** Texto de origen **
Yucatán

Joaquín TamayoMemorias de doña Mercedes Duch Colell viuda de Sauri

–La buena compañía…

–¿Cómo?

–Que me preguntaste cuál es la receta para vivir tantos años.

–Sí.

–Esa es: la buena compañía. Yo creo que he llegado a esta edad porque mi esposo me hizo feliz; después mis hijos y mis 19 nietos y mis 24 bisnietos, y los parientes y las amistades… Las amistades también son importantes ¿verdad?

Doña Mercedes Duch Colell viuda de Sauri sonríe con la misma frecuencia con la que suele recordar; es decir, casi a cada rato. Su memoria sin fisuras reconstruye el pasado con asombrosa precisión y trae de vuelta el dato exacto, la imagen justa y el gesto irrepetible de muchos de quienes han compartido con ella su ya larga vida de 103 años.

** Objetivo del ejercicio **
Escribe, por favor, la continuación del texto sobre doña Mercedes Duch Colell a partir de su última oración. Las líneas no tienen ningún papel en esto.

** Información mostrada **
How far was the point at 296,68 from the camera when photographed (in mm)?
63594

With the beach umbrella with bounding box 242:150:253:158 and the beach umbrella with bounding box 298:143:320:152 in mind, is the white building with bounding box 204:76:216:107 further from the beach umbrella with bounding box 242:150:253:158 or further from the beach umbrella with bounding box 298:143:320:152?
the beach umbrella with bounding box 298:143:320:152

** Espacio de respuesta **
Lúcida e ingeniosa, ocurrente y de buen humor, nada se le escapa, nada permanece al margen de sus evocaciones; está nublado el día, pero no sus palabras. Ni le pone ni le quita a sus recuerdos, tan es así que no le cuesta ningún esfuerzo iluminar sus antecedentes más remotos:

“Mis padres fueron don Juan Duch i Costa y doña Mercedes Colell i Bernaus. Ellos se conocieron aquí, y aquí se casaron; al poco tiempo se fueron a España. Los dos eran de Cataluña: mi madre, barcelonesa pura, y por eso era muy presumida… ‘Yo soy de Barcelona y tú solo de un pueblo’, le decía a mi padre. Se reía mucho. Mi padre, de la provincia de Tarragona, de un pueblito llamado Rocafort de Queralt”.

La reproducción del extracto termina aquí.